Dear Rav Dr. Twerski,
I received your email contact information from the tzaddik at Guard Your Eyes. I have a tremendous amount of respect and awe for you and your knowledge in both the Torah and secular world. I have read several of your books, and am enamored by your all encompassing knowledge and daas Torah.
I feel that after seeing and speaking to several therapists and not having had a successful diagnosis or treatment, I would very much like both your professional opinion on my case, as well as a p’sak halachah (even if you need to consult with a posek). I am reading through your book Getting Up When You Are Down for the fourth or fifth time, and I would like you to get a feel for my situation so you may give me some insight.

EXERCISE BRIEF: Decide whether each statement below agrees with the letter to Rav Dr. Twerski, answering yes or no and quoting the words from the letter that settle it. (a) The writer obtained the email contact information from the tzaddik at Guard Your Eyes. (b) The writer is reading Getting Up When You Are Down for the first time. (c) A therapist has already given the writer a successful diagnosis.

ENTRIES SUPPLIED:
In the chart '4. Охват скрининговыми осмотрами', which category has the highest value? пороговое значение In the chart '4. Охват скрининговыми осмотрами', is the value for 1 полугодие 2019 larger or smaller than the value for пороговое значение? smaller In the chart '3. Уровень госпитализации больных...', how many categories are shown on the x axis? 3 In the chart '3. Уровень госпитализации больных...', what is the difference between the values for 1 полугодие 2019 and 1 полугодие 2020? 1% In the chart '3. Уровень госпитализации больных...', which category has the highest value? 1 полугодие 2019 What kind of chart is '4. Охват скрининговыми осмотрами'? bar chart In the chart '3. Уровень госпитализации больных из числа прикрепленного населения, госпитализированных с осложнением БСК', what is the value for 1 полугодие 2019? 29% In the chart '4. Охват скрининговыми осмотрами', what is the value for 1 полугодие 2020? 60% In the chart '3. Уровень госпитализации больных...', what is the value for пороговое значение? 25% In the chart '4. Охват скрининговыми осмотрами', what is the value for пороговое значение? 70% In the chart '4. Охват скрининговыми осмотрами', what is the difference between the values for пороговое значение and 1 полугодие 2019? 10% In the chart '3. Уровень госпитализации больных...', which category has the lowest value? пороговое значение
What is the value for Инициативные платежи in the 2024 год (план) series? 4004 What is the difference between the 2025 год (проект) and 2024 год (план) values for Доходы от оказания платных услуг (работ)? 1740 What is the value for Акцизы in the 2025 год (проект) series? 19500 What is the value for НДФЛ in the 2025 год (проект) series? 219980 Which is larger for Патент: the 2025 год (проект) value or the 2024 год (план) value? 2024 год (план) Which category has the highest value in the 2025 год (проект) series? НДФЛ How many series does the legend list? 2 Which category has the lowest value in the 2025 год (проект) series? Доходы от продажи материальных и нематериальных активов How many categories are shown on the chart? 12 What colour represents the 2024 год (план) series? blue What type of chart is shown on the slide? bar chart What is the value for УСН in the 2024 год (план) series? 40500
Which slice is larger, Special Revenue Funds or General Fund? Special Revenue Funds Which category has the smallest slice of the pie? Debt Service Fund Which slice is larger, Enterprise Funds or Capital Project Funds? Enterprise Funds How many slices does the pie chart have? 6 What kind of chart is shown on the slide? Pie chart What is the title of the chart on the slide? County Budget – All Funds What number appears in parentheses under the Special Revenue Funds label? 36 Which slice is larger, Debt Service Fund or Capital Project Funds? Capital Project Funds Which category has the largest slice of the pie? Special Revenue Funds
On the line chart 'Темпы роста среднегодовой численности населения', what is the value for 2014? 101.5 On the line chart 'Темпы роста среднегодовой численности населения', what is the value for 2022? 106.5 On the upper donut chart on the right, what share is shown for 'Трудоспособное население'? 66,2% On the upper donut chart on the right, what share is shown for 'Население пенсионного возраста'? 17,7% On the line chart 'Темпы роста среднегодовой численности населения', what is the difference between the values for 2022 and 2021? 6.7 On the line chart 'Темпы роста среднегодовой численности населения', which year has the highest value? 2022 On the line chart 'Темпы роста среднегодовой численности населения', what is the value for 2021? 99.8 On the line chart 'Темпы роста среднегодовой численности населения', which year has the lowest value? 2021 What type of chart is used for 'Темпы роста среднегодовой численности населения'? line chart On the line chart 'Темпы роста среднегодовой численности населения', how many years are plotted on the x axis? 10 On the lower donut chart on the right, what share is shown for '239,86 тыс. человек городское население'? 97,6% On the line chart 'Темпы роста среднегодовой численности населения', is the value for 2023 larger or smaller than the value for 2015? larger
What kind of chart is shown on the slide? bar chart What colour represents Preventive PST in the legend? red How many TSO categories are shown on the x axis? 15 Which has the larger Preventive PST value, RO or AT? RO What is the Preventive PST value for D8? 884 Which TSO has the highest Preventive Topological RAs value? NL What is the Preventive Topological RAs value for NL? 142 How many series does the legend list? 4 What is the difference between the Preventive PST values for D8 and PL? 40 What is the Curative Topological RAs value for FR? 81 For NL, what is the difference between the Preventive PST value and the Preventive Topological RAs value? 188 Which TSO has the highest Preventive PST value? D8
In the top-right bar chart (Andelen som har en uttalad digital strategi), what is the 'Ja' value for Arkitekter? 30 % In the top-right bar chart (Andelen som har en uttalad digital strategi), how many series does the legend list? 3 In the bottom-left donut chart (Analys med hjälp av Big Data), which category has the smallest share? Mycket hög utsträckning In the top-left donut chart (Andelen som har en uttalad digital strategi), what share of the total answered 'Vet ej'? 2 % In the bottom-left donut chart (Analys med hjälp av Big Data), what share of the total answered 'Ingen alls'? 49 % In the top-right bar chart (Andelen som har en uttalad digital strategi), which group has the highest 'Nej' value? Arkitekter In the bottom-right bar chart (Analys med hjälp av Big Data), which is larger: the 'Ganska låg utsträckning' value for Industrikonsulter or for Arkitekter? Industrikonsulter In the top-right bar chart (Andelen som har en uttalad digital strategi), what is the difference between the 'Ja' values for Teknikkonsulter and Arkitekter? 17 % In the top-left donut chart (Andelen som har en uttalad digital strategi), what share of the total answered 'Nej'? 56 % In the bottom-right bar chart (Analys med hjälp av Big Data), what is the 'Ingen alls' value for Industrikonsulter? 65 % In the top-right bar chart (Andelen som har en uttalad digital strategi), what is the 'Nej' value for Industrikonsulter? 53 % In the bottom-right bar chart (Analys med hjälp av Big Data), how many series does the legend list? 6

OUTPUT OF THE EXERCISE:
(a) Yes: "I received your email contact information from the tzaddik at Guard Your Eyes."
(b) No: "I am reading through your book Getting Up When You Are Down for the fourth or fifth time"
(c) No: "not having had a successful diagnosis or treatment"